It is self-evident that all individual features as are described herein for certain embodiments according to the invention, insofar as this is technically meaningful and possible, can be combined with all other described features of embodiments according to the invention and such combinations are deemed to be disclosed within this description. It is only for reasons of better readability that individual naming of all possible combinations is dispensed with herein.

Further advantages, features and embodiments of the present invention are described by means of the following examples.

EXAMPLES

In a PVD coating installation (Flexicoat; Hauzer Techno Coating) hard metal main bodies were provided with a multi-layer PVD coating. The geometry of the main body was SEHW120408 or ADMT160608-F56 (according to DIN-ISO 1832). Before deposition of the layers the installation was evacuated to 1×10⁻⁵mbar and the hard metal surface cleaned by etching with argon ions at 170 V bias voltage.

Example 1

- Layer A: TiAlN
- PVD-process: Arc vapour deposition (Arc-PVD)
- Target: Ti/Al (33/67 atomic %),round source (63 mm diameter)
- Deposition: Temperature: 500° C.; vaporiser current: 65 amperes; 3.2 Pa N₂pressure, 50 volts substrate bias voltage
- Layer B: Si₃N₄
- PVD process: Dual magnetron sputtering
- Target: Rectangular Si source (80 cm×20 cm)
- Deposition: Temperature: 500° C.; 6 W/cm²; 200 sccm N₂; 0.5 Pa Ar pressure, 90 volts substrate bias voltage
- Structure X-ray amorphous
- Bonding character: Covalent according to XPS
- Layer succession: Main body/2.5 μm TiAlN/0.6 μm Si₃N₄.

Comparative Example 1

Deposition of a 3.3 μm thick TiAlN layer with otherwise the deposition parameters of Example 1, but without deposition of a further silicon nitride layer B.

In a milling test on a workpiece comprising 42CrMo4-steel (strength: 950 MPa), the cutting tools of Example 1 and comparative Example 1 were compared. Downcut milling was effected without cooling lubricant at a cutting speed v_c=235 m/min and with a tooth advance f₂=0.2 mm. Wear was measured on the relief surface as mean wear mark width VB mm (at the main cutting edge) after a milling travel of 4800 mm.

The following wear mark widths VB were found:


	Wear mark width VB

	Example 1:	0.06 mm
	Comparative Example 1:	0.10 mm

Example 2

The layer of TiAlN and the layer B of Si₃N₄was deposited with the same PVD processes and with the same parameters as in Example 1.

- Layer succession: Main body/2.5 μm TiAlN/0.6 μm Si₃N₄/0.3 μm TiAlN/0.1 μm Si₃N₄/0.3 μm TiAlN/0.1 μm Si₃N₄.

Comparative Example 2

Like comparative Example 1, but with deposition of a 4.0 μm thick TiAlN layer.

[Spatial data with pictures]
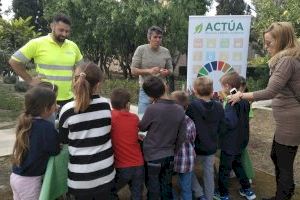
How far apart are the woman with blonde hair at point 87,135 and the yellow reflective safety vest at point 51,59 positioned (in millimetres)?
1175

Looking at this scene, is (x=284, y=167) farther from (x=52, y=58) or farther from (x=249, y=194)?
(x=52, y=58)

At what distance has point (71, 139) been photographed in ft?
10.4

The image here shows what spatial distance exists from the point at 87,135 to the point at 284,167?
1.97 m

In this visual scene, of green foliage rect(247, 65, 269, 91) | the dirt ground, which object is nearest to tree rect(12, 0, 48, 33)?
green foliage rect(247, 65, 269, 91)

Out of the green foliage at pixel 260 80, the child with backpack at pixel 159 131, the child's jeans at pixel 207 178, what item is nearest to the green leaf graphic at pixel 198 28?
the child's jeans at pixel 207 178

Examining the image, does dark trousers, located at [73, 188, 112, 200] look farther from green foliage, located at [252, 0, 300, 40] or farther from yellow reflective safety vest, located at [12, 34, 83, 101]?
green foliage, located at [252, 0, 300, 40]

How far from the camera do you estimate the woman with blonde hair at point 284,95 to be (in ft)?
11.8

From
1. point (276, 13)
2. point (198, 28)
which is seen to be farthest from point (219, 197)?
point (276, 13)

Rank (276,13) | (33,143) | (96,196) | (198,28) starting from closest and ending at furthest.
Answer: (33,143) → (96,196) → (198,28) → (276,13)

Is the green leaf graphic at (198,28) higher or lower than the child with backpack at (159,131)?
higher

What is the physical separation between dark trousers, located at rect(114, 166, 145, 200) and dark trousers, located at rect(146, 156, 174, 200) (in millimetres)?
89

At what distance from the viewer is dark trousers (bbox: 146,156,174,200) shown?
3684mm

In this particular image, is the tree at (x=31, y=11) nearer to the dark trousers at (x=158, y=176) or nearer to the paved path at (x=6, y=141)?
the paved path at (x=6, y=141)

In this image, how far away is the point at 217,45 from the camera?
6.50 metres
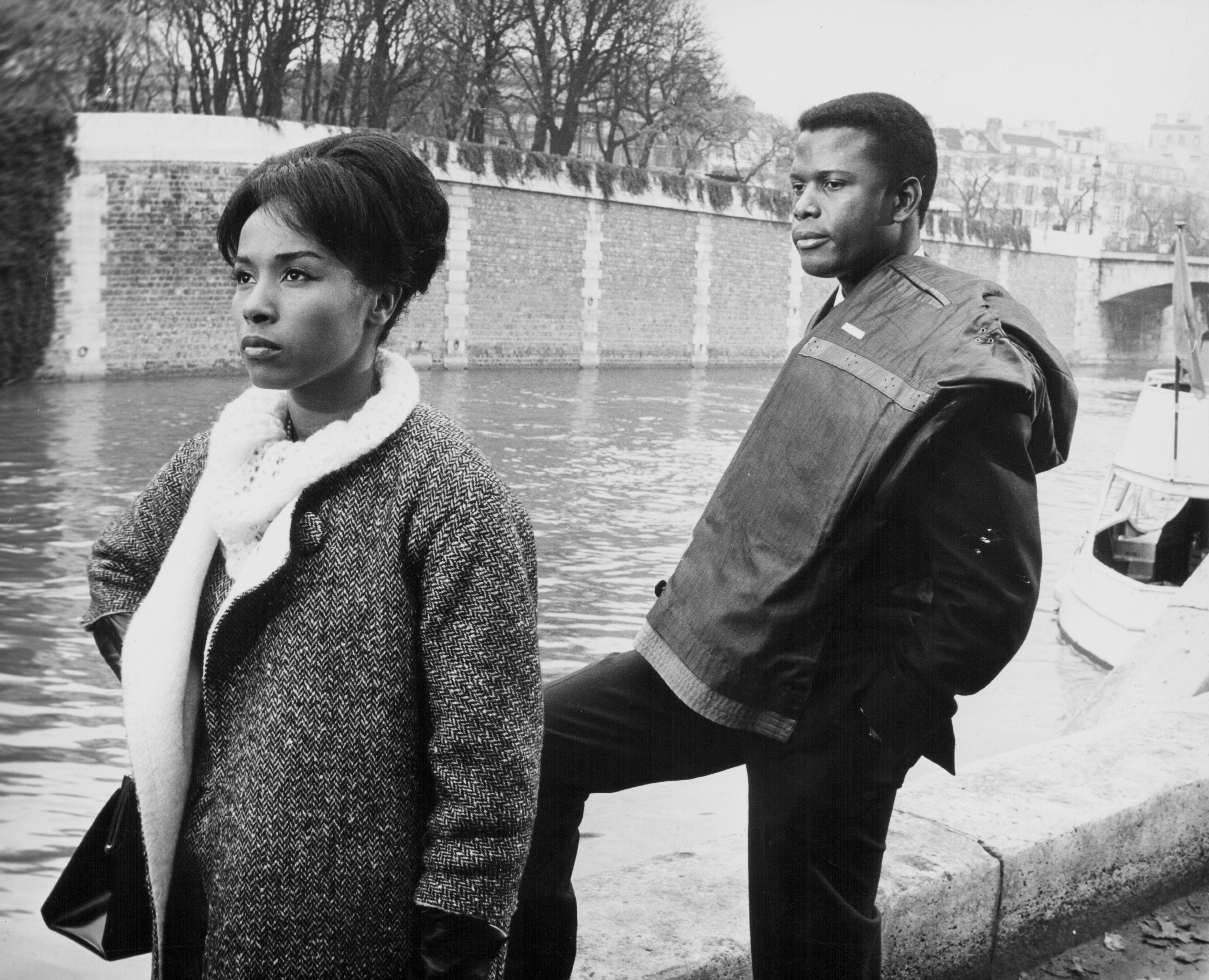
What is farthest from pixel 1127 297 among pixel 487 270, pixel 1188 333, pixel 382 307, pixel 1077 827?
pixel 382 307

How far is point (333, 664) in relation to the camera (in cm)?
135

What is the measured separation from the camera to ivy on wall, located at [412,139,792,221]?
879 inches

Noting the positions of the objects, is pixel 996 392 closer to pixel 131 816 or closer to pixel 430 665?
pixel 430 665

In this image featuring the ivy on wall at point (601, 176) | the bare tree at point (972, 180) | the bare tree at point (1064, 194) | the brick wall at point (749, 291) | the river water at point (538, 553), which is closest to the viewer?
the river water at point (538, 553)

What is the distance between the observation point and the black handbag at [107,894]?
4.71 ft

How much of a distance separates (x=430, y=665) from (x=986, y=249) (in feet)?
116

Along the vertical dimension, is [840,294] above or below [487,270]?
above

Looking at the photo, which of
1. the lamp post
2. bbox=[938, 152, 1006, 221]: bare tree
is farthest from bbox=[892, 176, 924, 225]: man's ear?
bbox=[938, 152, 1006, 221]: bare tree

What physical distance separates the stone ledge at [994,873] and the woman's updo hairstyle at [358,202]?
95 centimetres

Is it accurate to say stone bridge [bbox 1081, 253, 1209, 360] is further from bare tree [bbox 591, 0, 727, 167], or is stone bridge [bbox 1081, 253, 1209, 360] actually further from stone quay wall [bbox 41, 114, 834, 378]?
bare tree [bbox 591, 0, 727, 167]

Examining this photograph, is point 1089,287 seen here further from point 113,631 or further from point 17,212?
point 113,631

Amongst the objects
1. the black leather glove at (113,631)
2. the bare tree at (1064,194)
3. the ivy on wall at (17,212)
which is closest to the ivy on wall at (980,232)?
the bare tree at (1064,194)

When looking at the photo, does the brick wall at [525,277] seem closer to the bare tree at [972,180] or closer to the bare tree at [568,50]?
the bare tree at [568,50]

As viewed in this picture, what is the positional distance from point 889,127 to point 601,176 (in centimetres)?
2341
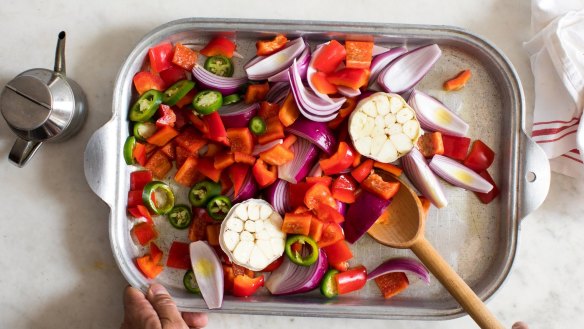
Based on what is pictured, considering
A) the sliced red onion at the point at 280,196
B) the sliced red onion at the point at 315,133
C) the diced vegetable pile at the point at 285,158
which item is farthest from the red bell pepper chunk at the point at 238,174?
the sliced red onion at the point at 315,133

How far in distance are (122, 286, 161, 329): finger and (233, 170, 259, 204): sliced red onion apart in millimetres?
490

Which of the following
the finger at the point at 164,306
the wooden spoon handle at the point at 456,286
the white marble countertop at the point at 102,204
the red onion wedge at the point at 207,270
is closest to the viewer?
the wooden spoon handle at the point at 456,286

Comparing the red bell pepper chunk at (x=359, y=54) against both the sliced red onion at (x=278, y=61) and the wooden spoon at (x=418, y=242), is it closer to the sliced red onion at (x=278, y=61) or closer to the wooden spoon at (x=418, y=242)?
the sliced red onion at (x=278, y=61)

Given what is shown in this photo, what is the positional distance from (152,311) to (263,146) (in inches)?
27.9

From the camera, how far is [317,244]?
2.03 m

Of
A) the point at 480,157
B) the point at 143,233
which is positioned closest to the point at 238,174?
the point at 143,233

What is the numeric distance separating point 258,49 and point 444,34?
69cm

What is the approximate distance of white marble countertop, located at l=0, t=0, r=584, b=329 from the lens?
2174mm

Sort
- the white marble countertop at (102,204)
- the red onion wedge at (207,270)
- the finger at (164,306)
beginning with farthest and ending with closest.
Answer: the white marble countertop at (102,204) → the red onion wedge at (207,270) → the finger at (164,306)

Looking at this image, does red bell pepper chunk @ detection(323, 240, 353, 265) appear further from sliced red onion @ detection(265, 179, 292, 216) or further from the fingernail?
the fingernail

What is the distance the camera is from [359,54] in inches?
79.1

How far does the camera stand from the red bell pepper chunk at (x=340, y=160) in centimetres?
199

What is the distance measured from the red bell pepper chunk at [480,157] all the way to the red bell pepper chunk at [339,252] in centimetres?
57

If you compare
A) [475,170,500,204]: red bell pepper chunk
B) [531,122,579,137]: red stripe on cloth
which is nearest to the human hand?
[475,170,500,204]: red bell pepper chunk
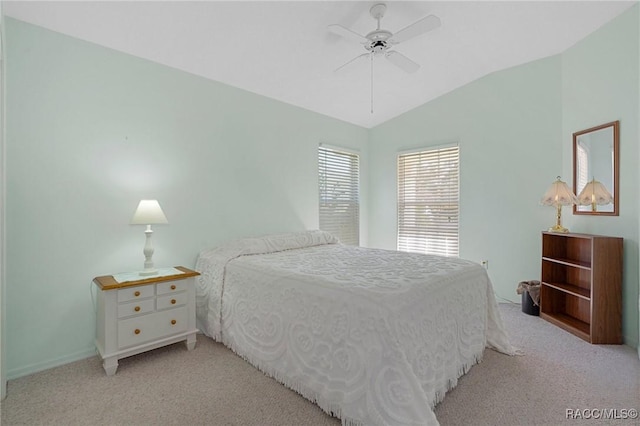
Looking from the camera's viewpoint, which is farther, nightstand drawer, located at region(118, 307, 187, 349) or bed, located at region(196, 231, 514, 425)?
nightstand drawer, located at region(118, 307, 187, 349)

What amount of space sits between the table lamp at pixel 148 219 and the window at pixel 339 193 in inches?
90.2

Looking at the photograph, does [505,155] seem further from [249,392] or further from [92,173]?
[92,173]

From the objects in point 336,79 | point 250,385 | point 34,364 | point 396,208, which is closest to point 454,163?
point 396,208

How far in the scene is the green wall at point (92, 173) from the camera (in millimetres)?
2139

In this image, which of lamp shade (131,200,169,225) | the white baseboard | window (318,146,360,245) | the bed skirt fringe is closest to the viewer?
the bed skirt fringe

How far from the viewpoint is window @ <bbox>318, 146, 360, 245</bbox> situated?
4.36m

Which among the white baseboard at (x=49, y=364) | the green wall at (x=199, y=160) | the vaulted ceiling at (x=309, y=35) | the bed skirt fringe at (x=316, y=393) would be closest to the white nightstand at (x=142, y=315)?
the white baseboard at (x=49, y=364)

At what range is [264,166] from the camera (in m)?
3.61

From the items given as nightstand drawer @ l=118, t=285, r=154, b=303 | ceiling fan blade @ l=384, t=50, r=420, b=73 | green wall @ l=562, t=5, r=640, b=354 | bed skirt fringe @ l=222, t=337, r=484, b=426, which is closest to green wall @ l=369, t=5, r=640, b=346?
green wall @ l=562, t=5, r=640, b=354

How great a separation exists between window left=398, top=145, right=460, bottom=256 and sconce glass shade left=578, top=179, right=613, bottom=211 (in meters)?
1.35

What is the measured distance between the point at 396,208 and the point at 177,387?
142 inches

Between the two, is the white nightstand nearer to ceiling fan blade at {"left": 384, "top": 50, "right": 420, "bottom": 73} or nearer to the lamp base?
ceiling fan blade at {"left": 384, "top": 50, "right": 420, "bottom": 73}

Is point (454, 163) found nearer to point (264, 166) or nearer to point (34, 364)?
point (264, 166)

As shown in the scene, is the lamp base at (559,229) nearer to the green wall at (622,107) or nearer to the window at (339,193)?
the green wall at (622,107)
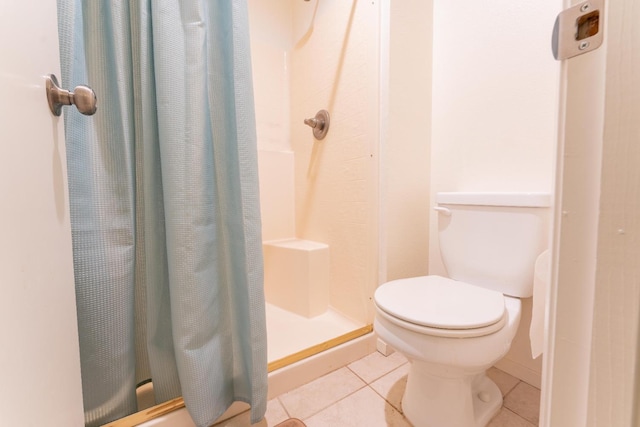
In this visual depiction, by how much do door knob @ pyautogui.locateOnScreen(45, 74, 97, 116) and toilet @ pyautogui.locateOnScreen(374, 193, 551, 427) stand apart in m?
0.79

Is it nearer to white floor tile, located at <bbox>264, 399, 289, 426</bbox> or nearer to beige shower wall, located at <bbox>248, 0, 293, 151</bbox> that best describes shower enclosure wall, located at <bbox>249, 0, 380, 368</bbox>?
beige shower wall, located at <bbox>248, 0, 293, 151</bbox>

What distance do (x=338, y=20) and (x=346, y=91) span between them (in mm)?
366

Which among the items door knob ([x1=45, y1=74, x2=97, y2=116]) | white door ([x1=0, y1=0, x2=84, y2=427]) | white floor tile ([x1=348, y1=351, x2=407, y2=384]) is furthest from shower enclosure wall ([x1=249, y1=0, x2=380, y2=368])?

■ GOALS ■
**a.** Answer these questions about the PVD coating text above, one line each:
(i) To what pressure was the installation evacuated before the layers were deposited?
(ii) Which PVD process was used for Layer B in Example 1?
(iii) What wear mark width was found for Comparative Example 1?
**b.** Extend the PVD coating text above, starting right after its final sentence.

■ RESPONSES ■
**a.**
(i) 1×10⁻⁵ mbar
(ii) Dual magnetron sputtering
(iii) 0.10 mm

**b.**
In a milling test carried out as for Example 1 but with a cutting speed v_c=283 m/min and a tooth advance f₂=0.3 mm the following wear mark widths VB were found:


	Wear mark width VB

	Example 2:	0.10 mm
	Comparative Example 2:	0.30 mm

Claims

The invention claimed is:

1. A cutting tool comprising a main body and a multi-layer coating applied thereto,

wherein applied directly to the main body is a first layer A of a hard material selected from titanium aluminium nitride, titanium aluminium silicon nitride, chromium nitride, aluminium chromium nitride, aluminium chromium silicon nitride and zirconium nitride,

wherein a second layer B of amorphous silicon nitride (Si₃N₄) is applied directly over the first layer A, and

wherein the first layer A applied directly to the main body has a layer thickness in the region of 0.5 to 4 μm and the second layer B has a layer thicknesses in the region of 0.2 to 5 μm.

2. A cutting tool according to claim 1, wherein at least one further periodically repeated succession of layers A and B is applied over the second layer B,

wherein the layers A in the periodically repeated succession of layers A and B are also selected from titanium aluminium nitride, titanium aluminium silicon nitride, chromium nitride, aluminium chromium nitride, aluminium chromium silicon nitride and zirconium nitride, and have a layer thicknesses in the region of 0.2 to 2 μm, and

wherein the layers B in the periodically repeated succession of layers A and B have a layer thicknesses in the region of 0.2 to 5 μm.

3. A cutting tool according to claim 2, wherein further layers A, other than the first layer A applied directly to the main body, have layer thicknesses in the region of 0.3 to 1 μm.

4. A cutting tool according to claim 2, wherein layers A in the periodically repeated succession of layers A and B are a different material from the hard material of the first layer A.

5. A cutting tool according to claim 1, wherein the silicon nitride of the hard material layer B respectively contains up to 20 atomic %, of usual or unusual impurities or doping elements.

6. A cutting tool according to claim 5, wherein the silicon nitride of the hard material layer B respectively contains up to 5 atomic % of usual or unusual impurities or doping elements.

7. A cutting tool according to claim 6, wherein the usual or unusual impurities or doping elements are selected from oxygen, carbon, boron, gallium and arsenic.

8. A cutting tool according to claim 1, wherein the hard material of the first layer A is titanium aluminium nitride.

9. A cutting tool according to claim 1, wherein at least one further hard material layer comprising aluminium oxide is applied over the layers A and B and applied thereover is a further layer of zirconium nitride, titanium nitride or aluminium metal.

10. A cutting tool according to claim 1, wherein the multi-layer coating has an overall layer thickness in the region of 2 to 10 μm.

11. A cutting tool according to claim 10, wherein the multi-layer coating has an overall layer thickness in the region of 3 to 6 μm.

12. A cutting tool according to claim 1, wherein the layers A and B are layers applied to the main body by means of PVD processes.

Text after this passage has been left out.